● LISTED RECORDS:
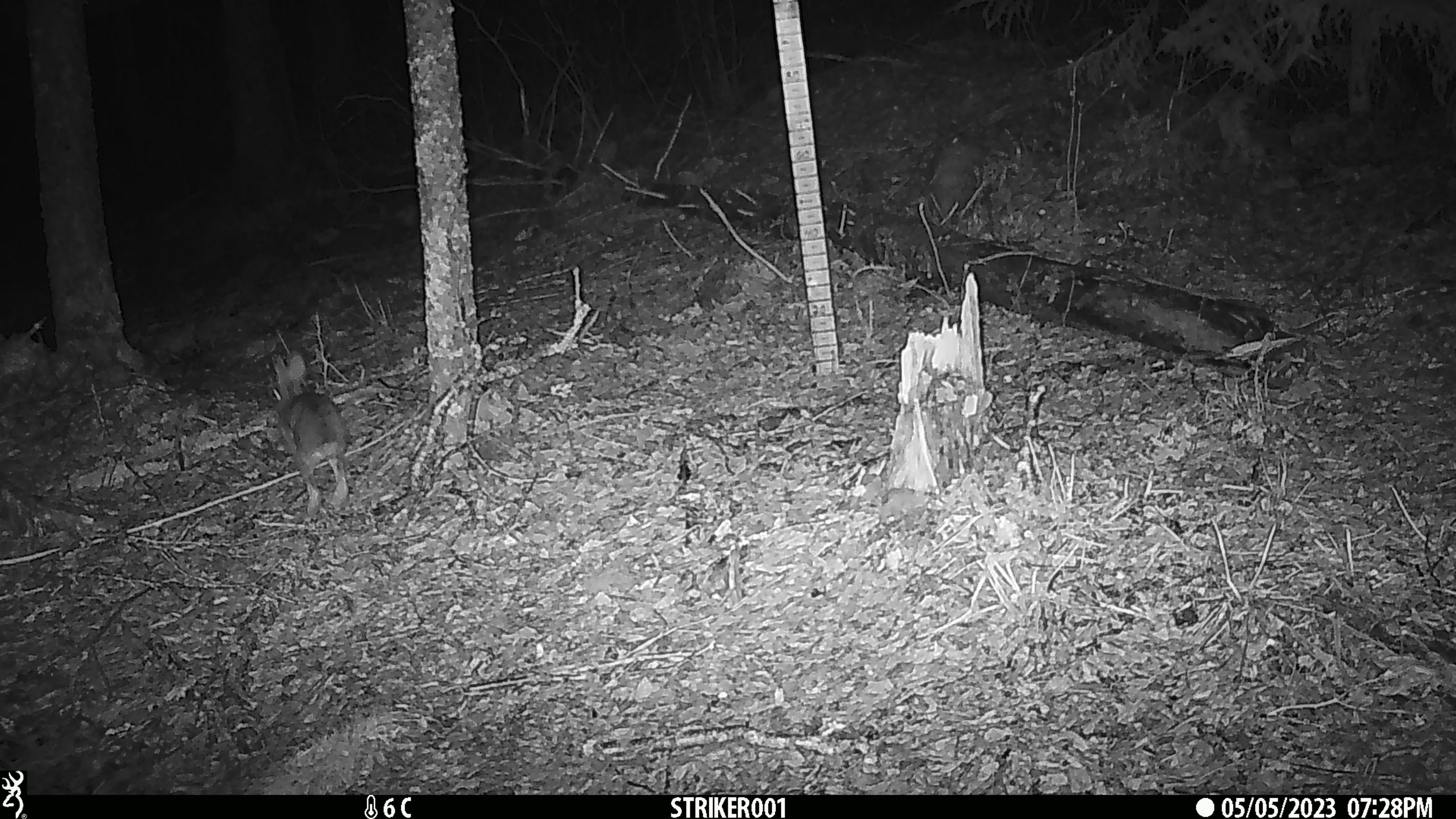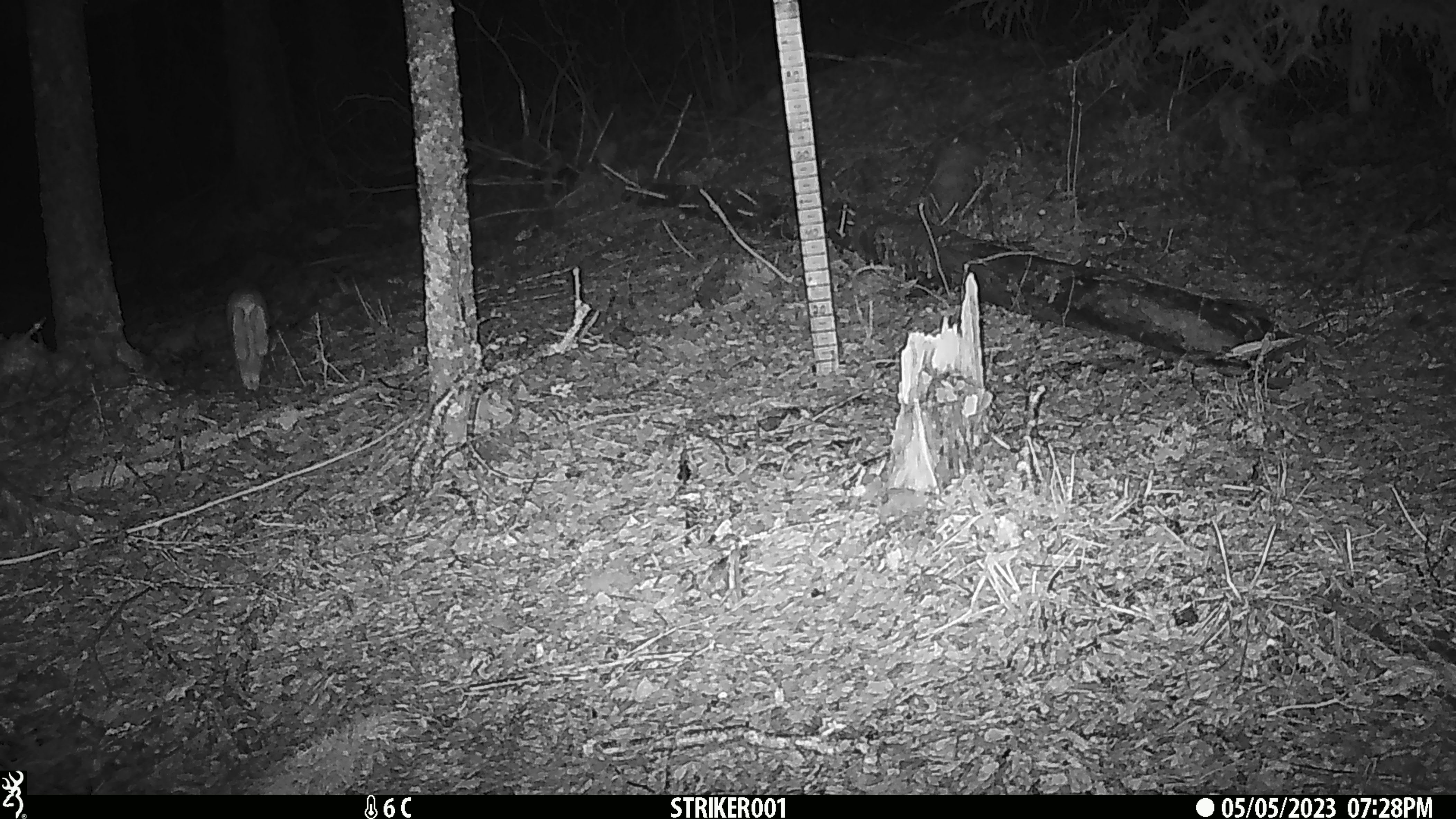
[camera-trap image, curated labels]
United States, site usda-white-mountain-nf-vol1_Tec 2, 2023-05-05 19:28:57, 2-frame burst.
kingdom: Animalia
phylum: Chordata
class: Mammalia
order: Lagomorpha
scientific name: Lagomorpha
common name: rabbit or hare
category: rabbit or hare sp.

● YOUR INSTRUCTIONS:
All lines from the one that contains "United States, site" to the last line above must be given again exactly, with both included and nothing added.

● PROBLEM SOLUTION:
United States, site usda-white-mountain-nf-vol1_Tec 2, 2023-05-05 19:28:57, 2-frame burst.
kingdom: Animalia
phylum: Chordata
class: Mammalia
order: Lagomorpha
scientific name: Lagomorpha
common name: rabbit or hare
category: rabbit or hare sp.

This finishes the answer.